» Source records

- - -

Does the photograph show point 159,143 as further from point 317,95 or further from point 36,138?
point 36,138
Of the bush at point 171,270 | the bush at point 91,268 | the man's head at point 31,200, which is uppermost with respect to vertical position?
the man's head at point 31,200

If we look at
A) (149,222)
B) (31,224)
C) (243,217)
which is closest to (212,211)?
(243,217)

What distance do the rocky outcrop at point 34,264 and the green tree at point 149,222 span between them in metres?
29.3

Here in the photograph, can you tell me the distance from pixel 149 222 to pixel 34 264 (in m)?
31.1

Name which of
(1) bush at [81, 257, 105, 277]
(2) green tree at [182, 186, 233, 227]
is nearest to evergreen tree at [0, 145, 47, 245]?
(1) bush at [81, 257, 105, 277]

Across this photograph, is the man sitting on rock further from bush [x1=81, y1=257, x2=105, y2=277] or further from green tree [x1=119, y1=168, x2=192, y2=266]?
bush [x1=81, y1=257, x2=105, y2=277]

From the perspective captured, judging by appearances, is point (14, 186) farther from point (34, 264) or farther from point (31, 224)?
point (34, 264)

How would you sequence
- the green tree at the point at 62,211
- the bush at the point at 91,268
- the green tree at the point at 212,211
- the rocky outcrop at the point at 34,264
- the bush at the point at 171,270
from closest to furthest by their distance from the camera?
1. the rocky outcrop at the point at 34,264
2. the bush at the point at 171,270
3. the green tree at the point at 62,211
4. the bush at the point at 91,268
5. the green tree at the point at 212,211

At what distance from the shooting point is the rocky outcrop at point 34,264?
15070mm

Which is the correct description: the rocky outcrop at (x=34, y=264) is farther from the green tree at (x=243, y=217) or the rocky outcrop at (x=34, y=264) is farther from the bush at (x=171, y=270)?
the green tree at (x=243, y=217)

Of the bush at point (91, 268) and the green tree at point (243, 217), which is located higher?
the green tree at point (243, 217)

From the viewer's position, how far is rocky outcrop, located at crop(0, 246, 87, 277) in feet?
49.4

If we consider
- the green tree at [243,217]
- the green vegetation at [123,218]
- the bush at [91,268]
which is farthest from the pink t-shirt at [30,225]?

- - -

» Problem to work on
Duplicate the items from the line containing "Across this photograph, is" through the end of the items, inclusive.

» Result of the task
Across this photograph, is the man sitting on rock further from bush [x1=81, y1=257, x2=105, y2=277] or further from green tree [x1=119, y1=168, x2=192, y2=266]?
bush [x1=81, y1=257, x2=105, y2=277]

From the perspective captured, judging by appearances, is point (14, 186) farther from point (34, 264) or farther from point (31, 224)?
point (34, 264)

How would you sequence
- the green tree at the point at 62,211
- the bush at the point at 91,268
- the green tree at the point at 212,211
- the rocky outcrop at the point at 34,264
- the bush at the point at 171,270
from closest to furthest by their distance from the camera?
1. the rocky outcrop at the point at 34,264
2. the bush at the point at 171,270
3. the green tree at the point at 62,211
4. the bush at the point at 91,268
5. the green tree at the point at 212,211

At what distance from the shooting point is the rocky outcrop at point 34,264?
15070mm

Which is the correct description: the rocky outcrop at (x=34, y=264) is farther from the green tree at (x=243, y=217) or the rocky outcrop at (x=34, y=264) is farther from the bush at (x=171, y=270)?
the green tree at (x=243, y=217)

Of the bush at point (91, 268) and the green tree at point (243, 217), which is located higher?
the green tree at point (243, 217)

From the viewer's position, how far is rocky outcrop, located at crop(0, 246, 87, 277) in feet?
49.4

If we consider
- the green tree at [243,217]
- the green vegetation at [123,218]
- the bush at [91,268]
which is farthest from the pink t-shirt at [30,225]?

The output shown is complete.